### [Work to complete]
Reproduce the listing below word for word, from its first line to its last.

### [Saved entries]
((

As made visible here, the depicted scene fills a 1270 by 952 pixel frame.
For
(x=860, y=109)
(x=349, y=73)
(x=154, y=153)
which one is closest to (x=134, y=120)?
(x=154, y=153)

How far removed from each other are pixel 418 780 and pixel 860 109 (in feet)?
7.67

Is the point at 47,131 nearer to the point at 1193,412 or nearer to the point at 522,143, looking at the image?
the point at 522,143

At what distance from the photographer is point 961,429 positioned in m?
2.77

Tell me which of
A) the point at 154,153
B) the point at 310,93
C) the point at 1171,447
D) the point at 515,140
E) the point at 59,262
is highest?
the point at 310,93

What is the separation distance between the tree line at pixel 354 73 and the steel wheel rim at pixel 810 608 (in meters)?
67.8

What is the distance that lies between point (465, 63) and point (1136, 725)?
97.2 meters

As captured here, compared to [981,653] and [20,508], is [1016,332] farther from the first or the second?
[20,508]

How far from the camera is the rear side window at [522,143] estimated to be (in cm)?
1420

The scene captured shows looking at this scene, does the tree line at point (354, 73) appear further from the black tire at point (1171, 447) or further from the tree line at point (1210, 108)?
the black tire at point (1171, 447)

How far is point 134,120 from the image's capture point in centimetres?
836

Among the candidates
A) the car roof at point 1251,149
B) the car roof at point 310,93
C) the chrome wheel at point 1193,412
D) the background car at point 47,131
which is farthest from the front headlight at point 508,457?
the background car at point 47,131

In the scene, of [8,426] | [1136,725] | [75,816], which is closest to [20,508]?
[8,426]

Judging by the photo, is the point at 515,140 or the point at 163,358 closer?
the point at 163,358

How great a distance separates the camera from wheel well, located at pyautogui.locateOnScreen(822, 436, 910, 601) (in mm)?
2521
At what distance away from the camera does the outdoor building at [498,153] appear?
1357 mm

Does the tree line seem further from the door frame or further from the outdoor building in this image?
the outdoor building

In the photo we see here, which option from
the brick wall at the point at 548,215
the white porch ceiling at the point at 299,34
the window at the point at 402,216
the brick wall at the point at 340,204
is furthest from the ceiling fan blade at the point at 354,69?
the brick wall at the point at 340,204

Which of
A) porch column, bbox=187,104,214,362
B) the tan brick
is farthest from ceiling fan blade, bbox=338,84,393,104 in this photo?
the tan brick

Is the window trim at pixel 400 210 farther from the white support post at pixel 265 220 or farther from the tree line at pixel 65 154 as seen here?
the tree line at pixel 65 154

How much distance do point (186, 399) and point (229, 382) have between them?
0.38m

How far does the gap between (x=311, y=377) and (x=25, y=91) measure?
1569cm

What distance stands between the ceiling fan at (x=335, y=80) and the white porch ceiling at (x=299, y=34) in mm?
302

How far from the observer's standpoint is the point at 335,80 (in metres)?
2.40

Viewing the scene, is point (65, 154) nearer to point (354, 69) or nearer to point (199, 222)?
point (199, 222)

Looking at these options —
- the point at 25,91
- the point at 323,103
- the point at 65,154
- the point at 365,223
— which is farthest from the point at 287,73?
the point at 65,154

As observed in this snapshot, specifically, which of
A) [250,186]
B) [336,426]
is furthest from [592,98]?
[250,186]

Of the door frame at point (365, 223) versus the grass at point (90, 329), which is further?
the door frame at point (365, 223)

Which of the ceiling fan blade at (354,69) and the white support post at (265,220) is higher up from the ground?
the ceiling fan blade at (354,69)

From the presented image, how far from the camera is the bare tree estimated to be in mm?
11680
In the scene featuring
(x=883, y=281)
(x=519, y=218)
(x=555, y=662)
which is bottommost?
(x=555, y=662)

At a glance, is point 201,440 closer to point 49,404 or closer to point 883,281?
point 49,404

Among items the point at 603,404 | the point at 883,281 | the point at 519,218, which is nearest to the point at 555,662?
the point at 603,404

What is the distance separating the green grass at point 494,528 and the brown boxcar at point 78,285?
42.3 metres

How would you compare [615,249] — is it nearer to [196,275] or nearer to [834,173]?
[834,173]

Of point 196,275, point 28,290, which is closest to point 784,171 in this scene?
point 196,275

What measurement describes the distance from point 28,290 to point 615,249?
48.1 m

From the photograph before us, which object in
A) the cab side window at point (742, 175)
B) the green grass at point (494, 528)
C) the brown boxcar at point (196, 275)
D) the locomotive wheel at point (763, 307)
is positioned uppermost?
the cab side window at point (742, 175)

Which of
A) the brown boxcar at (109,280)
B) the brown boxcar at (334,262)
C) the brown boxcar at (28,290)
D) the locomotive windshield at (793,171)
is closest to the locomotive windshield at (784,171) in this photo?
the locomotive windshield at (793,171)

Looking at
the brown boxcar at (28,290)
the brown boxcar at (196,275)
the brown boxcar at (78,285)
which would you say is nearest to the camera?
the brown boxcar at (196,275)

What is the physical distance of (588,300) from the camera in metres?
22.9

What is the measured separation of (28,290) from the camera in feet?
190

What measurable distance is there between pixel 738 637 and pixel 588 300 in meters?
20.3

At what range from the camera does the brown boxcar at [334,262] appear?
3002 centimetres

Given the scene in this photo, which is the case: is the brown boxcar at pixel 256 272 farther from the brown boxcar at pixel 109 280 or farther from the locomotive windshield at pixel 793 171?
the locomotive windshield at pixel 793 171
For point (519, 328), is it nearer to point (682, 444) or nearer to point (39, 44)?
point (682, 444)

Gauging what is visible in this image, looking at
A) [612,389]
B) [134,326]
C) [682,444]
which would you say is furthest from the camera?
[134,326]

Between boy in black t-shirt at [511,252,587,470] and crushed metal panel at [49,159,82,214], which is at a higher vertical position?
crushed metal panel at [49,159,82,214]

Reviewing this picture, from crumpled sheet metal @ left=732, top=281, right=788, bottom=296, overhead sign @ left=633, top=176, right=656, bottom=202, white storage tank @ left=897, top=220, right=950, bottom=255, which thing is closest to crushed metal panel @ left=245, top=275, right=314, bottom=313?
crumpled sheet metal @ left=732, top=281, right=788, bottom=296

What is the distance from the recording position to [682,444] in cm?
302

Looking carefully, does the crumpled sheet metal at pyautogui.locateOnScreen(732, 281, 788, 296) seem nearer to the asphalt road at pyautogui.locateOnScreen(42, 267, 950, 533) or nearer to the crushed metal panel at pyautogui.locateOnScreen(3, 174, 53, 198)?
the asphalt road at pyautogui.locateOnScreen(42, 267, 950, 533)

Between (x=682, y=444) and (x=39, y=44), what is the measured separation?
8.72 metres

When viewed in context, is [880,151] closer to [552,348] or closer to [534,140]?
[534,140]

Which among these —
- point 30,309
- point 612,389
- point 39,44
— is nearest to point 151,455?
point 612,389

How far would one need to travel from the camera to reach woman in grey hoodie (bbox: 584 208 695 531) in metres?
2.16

))

### [Problem solution]
As made visible here, the depicted scene fills a 1270 by 952 pixel frame.
For
(x=860, y=109)
(x=349, y=73)
(x=154, y=153)
which one is closest to (x=134, y=120)?
(x=154, y=153)

How far removed from each other are pixel 418 780 and pixel 860 109 (in feet)?
7.67

Is the point at 47,131 nearer to the point at 1193,412 or nearer to the point at 522,143, looking at the image?
the point at 522,143

At what distance from the photographer is point 961,429 positioned in m?
2.77

Tell me which of
A) the point at 154,153
B) the point at 310,93
C) the point at 1171,447
D) the point at 515,140
E) the point at 59,262
is highest?
the point at 310,93

What is the separation distance between the tree line at pixel 354 73 and the steel wheel rim at pixel 810 608 (in meters)?
67.8

What is the distance that lies between point (465, 63) and point (1136, 725)?
97.2 meters

As captured here, compared to [981,653] and [20,508], is [1016,332] farther from the first or the second?
[20,508]

How far from the camera is the rear side window at [522,143] estimated to be (in cm)?
1420

The scene captured shows looking at this scene, does the tree line at point (354, 73) appear further from the black tire at point (1171, 447) or further from the tree line at point (1210, 108)?
the black tire at point (1171, 447)

How far is point 134,120 from the image's capture point in centimetres?
836

Among the candidates
A) the car roof at point 1251,149
B) the car roof at point 310,93
C) the chrome wheel at point 1193,412
D) the background car at point 47,131
which is farthest from the front headlight at point 508,457?
the background car at point 47,131

In the scene, of [8,426] | [1136,725] | [75,816], which is closest to [20,508]?
[8,426]

Judging by the photo, is the point at 515,140 or the point at 163,358 closer?
the point at 163,358

How great a distance separates the camera from wheel well, located at pyautogui.locateOnScreen(822, 436, 910, 601) (in mm)?
2521
At what distance away from the camera does the outdoor building at [498,153] appear?
1357 mm

Does the tree line seem further from the door frame or further from the outdoor building in this image?
the outdoor building

In the photo we see here, which option from
the brick wall at the point at 548,215
the white porch ceiling at the point at 299,34
the window at the point at 402,216
the brick wall at the point at 340,204
is furthest from the ceiling fan blade at the point at 354,69?
the brick wall at the point at 340,204

Which of
A) porch column, bbox=187,104,214,362
B) the tan brick
is farthest from ceiling fan blade, bbox=338,84,393,104 in this photo?
the tan brick

Is the window trim at pixel 400 210 farther from the white support post at pixel 265 220 or farther from the tree line at pixel 65 154 as seen here?
the tree line at pixel 65 154

How much distance do point (186, 399) and point (229, 382) have between them?
0.38m

How far does the gap between (x=311, y=377) and (x=25, y=91) measure?
1569cm

What distance stands between the ceiling fan at (x=335, y=80) and the white porch ceiling at (x=299, y=34) in mm?
302

How far from the observer's standpoint is the point at 335,80 (in metres)?
2.40

Viewing the scene, is point (65, 154) nearer to point (354, 69) or nearer to point (199, 222)?
point (199, 222)

Looking at these options —
- the point at 25,91
- the point at 323,103
- the point at 65,154
- the point at 365,223
— which is farthest from the point at 287,73?
the point at 65,154

As observed in this snapshot, specifically, which of
A) [250,186]
B) [336,426]
is furthest from [592,98]?
[250,186]

Of the door frame at point (365, 223) versus the grass at point (90, 329), which is further?
the door frame at point (365, 223)

Which of the ceiling fan blade at (354,69) and the white support post at (265,220) is higher up from the ground?
the ceiling fan blade at (354,69)

From the presented image, how far from the camera is the bare tree estimated to be in mm?
11680
In the scene featuring
(x=883, y=281)
(x=519, y=218)
(x=555, y=662)
which is bottommost?
(x=555, y=662)

At a glance, is point 201,440 closer to point 49,404 or closer to point 883,281?
point 49,404

Among items the point at 603,404 | the point at 883,281 | the point at 519,218, which is nearest to the point at 555,662?
the point at 603,404

What is the distance separating the green grass at point 494,528 and the brown boxcar at point 78,285?
42.3 metres

How would you compare [615,249] — is it nearer to [196,275] or nearer to [834,173]?
[834,173]

Of point 196,275, point 28,290, which is closest to point 784,171 in this scene?
point 196,275

What measurement describes the distance from point 28,290 to point 615,249?
48.1 m

From the photograph before us, which object in
A) the cab side window at point (742, 175)
B) the green grass at point (494, 528)
C) the brown boxcar at point (196, 275)
D) the locomotive wheel at point (763, 307)
is positioned uppermost?
the cab side window at point (742, 175)

Which of
A) the brown boxcar at (109,280)
B) the brown boxcar at (334,262)
C) the brown boxcar at (28,290)
D) the locomotive windshield at (793,171)
is closest to the locomotive windshield at (784,171) in this photo?
the locomotive windshield at (793,171)

Looking at
the brown boxcar at (28,290)
the brown boxcar at (196,275)
the brown boxcar at (78,285)
which would you say is nearest to the camera?
the brown boxcar at (196,275)

What is the physical distance of (588,300) from the camera in metres?
22.9

What is the measured separation of (28,290) from the camera in feet?
190

What measurable distance is there between pixel 738 637 and pixel 588 300 in meters?
20.3

At what range from the camera does the brown boxcar at [334,262] appear?
3002 centimetres

Given the scene in this photo, which is the case: is the brown boxcar at pixel 256 272 farther from the brown boxcar at pixel 109 280 or farther from the locomotive windshield at pixel 793 171?
the locomotive windshield at pixel 793 171
For point (519, 328), is it nearer to point (682, 444) or nearer to point (39, 44)?
point (682, 444)

Gauging what is visible in this image, looking at
A) [612,389]
B) [134,326]
C) [682,444]
which would you say is furthest from the camera?
[134,326]

Between boy in black t-shirt at [511,252,587,470] and crushed metal panel at [49,159,82,214], which is at a higher vertical position?
crushed metal panel at [49,159,82,214]

Reviewing this picture, from crumpled sheet metal @ left=732, top=281, right=788, bottom=296, overhead sign @ left=633, top=176, right=656, bottom=202, white storage tank @ left=897, top=220, right=950, bottom=255, which thing is closest to crushed metal panel @ left=245, top=275, right=314, bottom=313?
crumpled sheet metal @ left=732, top=281, right=788, bottom=296

What is the distance from the recording position to [682,444] in cm?
302

Looking carefully, does the crumpled sheet metal at pyautogui.locateOnScreen(732, 281, 788, 296) seem nearer to the asphalt road at pyautogui.locateOnScreen(42, 267, 950, 533) or nearer to the crushed metal panel at pyautogui.locateOnScreen(3, 174, 53, 198)?
the asphalt road at pyautogui.locateOnScreen(42, 267, 950, 533)

Between (x=682, y=444) and (x=39, y=44), what is the measured separation?
8.72 metres

When viewed in context, is [880,151] closer to [552,348] or closer to [534,140]?
[534,140]

Which among these —
- point 30,309
- point 612,389
- point 39,44
— is nearest to point 151,455?
point 612,389

How far would one need to travel from the camera to reach woman in grey hoodie (bbox: 584 208 695 531) in metres?
2.16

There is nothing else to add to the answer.